[PROVIDED INFORMATION Boundary: Start]
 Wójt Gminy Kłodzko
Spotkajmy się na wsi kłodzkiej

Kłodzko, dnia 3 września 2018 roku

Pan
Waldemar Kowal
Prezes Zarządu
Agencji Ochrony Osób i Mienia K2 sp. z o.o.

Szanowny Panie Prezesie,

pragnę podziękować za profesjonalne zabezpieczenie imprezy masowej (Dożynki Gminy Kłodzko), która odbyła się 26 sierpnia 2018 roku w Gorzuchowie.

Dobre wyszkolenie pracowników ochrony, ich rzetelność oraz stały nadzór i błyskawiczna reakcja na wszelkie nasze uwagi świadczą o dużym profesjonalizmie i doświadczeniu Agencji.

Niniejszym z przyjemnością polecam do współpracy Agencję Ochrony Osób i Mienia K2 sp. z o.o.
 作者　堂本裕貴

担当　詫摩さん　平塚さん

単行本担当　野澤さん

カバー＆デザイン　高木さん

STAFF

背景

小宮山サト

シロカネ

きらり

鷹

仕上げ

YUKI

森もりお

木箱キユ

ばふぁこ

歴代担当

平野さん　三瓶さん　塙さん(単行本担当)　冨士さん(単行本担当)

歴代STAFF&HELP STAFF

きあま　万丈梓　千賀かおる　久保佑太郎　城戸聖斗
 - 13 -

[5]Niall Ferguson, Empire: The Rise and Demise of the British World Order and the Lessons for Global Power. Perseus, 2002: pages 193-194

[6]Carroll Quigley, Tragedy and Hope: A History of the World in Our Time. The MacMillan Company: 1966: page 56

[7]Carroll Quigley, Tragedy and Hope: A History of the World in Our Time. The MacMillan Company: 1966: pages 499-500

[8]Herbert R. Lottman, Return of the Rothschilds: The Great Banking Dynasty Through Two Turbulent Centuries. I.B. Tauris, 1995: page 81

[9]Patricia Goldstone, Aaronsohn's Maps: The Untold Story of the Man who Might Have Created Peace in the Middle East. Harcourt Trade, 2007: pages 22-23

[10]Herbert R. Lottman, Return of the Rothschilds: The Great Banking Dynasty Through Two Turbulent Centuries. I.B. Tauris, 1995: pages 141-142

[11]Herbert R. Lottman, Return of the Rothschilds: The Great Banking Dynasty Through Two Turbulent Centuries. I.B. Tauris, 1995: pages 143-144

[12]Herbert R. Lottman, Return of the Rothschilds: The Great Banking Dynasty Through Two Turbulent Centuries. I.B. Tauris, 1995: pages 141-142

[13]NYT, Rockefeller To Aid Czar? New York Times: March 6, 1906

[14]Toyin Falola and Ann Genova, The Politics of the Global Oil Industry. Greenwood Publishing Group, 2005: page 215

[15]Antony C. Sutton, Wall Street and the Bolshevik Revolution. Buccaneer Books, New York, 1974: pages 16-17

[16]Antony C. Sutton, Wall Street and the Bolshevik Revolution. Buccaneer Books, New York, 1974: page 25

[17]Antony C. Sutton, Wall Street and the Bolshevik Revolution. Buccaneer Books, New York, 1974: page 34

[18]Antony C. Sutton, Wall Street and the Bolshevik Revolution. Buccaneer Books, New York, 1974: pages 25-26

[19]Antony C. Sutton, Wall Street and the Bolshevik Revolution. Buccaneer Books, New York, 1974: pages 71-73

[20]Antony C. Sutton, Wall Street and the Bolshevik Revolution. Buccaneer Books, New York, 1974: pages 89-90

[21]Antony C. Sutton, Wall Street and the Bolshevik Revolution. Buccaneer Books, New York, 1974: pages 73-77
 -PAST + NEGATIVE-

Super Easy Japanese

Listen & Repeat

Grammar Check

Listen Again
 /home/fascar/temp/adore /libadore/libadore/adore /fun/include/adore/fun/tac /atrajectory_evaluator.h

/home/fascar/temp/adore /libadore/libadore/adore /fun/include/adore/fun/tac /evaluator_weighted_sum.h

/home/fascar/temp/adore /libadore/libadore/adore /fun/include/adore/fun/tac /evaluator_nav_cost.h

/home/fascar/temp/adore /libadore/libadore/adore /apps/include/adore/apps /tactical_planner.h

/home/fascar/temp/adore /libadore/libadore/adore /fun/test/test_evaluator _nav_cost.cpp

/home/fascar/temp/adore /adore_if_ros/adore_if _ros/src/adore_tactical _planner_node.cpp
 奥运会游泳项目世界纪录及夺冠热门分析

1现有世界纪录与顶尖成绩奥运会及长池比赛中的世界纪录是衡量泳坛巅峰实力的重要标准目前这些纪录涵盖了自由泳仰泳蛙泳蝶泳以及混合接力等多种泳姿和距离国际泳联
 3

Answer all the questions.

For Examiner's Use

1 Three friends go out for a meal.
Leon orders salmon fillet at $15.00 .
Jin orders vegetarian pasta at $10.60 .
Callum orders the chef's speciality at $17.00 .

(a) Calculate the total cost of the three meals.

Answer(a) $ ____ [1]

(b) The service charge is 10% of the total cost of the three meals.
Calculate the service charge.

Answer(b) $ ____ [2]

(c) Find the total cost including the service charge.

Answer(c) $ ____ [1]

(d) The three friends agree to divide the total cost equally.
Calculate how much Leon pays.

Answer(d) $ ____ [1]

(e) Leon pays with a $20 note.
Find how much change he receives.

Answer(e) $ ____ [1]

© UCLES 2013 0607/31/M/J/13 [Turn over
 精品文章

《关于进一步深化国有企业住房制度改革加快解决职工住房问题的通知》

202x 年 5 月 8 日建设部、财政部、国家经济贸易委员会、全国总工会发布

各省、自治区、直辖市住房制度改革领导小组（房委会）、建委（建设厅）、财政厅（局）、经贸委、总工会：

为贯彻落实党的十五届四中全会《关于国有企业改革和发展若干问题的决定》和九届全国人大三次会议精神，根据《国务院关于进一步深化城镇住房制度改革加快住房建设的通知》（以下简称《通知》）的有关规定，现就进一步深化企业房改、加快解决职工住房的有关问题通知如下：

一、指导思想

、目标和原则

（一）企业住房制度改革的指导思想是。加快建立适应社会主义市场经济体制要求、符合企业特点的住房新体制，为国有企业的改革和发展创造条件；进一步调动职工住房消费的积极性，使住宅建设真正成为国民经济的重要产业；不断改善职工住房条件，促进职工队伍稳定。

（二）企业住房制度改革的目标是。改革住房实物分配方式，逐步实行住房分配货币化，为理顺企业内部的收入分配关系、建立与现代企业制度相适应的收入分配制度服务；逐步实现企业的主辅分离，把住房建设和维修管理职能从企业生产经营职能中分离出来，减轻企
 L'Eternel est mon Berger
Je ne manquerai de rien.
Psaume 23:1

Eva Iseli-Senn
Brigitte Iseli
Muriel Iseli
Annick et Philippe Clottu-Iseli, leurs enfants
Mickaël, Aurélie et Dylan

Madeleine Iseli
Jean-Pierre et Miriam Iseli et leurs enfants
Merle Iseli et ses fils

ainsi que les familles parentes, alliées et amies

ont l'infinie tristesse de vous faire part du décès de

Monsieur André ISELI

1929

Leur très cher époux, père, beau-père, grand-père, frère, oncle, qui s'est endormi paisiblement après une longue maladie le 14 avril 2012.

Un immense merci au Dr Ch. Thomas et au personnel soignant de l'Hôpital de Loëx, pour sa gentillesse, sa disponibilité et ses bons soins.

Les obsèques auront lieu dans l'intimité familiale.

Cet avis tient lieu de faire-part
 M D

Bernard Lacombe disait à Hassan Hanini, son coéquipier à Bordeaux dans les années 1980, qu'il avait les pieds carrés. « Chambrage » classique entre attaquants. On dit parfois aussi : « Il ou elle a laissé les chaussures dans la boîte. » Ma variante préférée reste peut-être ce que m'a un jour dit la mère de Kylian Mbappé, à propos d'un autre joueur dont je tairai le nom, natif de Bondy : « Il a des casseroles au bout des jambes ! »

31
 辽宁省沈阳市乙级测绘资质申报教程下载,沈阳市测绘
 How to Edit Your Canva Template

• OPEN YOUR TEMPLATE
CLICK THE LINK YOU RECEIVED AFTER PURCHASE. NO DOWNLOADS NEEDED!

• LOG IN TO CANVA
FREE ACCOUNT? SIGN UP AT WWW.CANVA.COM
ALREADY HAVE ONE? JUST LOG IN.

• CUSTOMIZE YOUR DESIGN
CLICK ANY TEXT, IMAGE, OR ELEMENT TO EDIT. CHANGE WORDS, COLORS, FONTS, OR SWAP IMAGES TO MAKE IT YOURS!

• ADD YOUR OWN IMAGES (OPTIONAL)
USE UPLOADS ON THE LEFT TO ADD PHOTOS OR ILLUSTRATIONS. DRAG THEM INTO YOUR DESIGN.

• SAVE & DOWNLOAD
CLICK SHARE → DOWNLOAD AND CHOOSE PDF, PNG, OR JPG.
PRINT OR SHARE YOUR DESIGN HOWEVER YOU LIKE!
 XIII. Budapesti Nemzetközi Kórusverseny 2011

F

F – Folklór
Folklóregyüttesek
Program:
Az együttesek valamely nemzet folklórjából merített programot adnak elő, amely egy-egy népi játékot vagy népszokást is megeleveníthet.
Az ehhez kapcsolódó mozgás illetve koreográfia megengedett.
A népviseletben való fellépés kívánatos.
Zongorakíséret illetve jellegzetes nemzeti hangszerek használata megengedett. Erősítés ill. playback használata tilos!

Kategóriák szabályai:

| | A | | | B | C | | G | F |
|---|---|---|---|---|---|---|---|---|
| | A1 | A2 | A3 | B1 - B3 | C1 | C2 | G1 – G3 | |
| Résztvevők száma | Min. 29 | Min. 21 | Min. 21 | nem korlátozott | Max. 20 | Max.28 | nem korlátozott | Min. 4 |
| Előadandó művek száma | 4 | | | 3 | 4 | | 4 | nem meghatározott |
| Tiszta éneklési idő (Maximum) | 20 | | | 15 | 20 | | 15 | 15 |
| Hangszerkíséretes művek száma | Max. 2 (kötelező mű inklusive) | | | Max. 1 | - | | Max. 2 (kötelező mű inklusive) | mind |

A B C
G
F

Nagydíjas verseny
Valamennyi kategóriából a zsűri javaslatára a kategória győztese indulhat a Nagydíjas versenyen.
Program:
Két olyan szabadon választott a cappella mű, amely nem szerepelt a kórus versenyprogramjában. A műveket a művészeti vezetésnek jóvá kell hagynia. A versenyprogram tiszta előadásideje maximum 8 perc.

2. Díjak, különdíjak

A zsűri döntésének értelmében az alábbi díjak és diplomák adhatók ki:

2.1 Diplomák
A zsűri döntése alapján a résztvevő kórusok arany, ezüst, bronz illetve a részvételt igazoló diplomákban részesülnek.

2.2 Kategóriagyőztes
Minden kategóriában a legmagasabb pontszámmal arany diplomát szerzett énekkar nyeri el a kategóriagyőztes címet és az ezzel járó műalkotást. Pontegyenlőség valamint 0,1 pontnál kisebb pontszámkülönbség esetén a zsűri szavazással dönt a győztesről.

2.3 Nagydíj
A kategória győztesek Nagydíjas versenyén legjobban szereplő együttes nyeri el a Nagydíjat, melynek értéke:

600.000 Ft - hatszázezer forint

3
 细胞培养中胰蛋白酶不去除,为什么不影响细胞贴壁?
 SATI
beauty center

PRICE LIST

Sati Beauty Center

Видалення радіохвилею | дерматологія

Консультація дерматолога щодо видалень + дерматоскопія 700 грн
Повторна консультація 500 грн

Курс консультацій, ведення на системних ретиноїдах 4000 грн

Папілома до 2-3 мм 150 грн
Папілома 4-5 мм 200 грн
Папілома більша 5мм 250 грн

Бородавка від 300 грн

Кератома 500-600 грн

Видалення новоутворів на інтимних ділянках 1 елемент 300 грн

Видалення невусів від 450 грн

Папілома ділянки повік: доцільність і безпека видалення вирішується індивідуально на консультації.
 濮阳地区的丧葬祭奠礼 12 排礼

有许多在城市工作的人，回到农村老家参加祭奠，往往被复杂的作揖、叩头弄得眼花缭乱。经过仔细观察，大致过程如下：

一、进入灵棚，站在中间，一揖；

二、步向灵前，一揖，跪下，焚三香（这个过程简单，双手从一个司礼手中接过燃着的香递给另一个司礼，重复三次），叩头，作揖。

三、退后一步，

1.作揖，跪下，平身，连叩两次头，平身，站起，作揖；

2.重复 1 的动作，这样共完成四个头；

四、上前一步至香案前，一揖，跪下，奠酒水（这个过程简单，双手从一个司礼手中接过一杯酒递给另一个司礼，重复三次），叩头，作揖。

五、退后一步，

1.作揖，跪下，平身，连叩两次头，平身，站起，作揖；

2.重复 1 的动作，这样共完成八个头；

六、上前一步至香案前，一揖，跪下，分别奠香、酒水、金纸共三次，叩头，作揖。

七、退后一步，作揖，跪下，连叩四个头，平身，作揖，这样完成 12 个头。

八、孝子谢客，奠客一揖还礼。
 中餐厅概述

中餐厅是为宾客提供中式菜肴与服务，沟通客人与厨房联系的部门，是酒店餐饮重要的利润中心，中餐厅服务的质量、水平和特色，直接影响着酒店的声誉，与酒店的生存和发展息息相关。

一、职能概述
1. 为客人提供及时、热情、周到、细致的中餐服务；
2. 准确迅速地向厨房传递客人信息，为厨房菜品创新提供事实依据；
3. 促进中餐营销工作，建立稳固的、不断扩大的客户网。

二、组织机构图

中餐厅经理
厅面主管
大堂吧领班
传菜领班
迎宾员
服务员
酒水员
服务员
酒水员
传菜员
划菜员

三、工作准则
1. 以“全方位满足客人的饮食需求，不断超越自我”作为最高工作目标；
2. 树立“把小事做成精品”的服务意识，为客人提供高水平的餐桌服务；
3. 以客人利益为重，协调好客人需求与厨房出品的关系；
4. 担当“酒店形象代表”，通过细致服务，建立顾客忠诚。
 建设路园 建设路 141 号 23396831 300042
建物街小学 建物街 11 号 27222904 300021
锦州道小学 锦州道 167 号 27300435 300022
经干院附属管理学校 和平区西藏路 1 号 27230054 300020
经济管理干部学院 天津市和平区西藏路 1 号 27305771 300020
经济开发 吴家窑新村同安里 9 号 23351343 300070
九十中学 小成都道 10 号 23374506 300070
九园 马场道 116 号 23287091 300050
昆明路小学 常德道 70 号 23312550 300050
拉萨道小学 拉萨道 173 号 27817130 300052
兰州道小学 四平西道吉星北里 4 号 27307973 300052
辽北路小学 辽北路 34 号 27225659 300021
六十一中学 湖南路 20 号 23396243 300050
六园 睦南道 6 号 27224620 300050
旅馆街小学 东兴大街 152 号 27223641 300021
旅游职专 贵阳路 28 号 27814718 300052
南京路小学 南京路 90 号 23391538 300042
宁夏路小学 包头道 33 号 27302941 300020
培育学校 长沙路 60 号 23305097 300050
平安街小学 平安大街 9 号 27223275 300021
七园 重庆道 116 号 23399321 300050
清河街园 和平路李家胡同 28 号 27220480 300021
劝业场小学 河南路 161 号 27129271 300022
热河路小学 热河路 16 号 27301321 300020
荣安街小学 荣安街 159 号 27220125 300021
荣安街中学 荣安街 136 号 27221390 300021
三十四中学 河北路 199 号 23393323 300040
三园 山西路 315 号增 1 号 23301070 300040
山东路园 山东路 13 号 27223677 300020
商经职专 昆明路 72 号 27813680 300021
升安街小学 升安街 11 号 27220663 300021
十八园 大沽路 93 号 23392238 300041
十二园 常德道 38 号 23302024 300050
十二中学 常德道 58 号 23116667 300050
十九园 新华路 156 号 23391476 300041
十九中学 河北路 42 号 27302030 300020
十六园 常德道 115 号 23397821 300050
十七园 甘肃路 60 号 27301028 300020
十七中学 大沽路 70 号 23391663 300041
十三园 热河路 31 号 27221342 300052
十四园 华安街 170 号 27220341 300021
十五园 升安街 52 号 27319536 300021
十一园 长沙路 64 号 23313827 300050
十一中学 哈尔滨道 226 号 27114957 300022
[PROVIDED INFORMATION Boundary: End]
TASK OBJECTIVE. The lines you need are those with the word "faire"; list them from the entries.

EXPECTED ANSWER.
ont l'infinie tristesse de vous faire part du décès de
Cet avis tient lieu de faire-part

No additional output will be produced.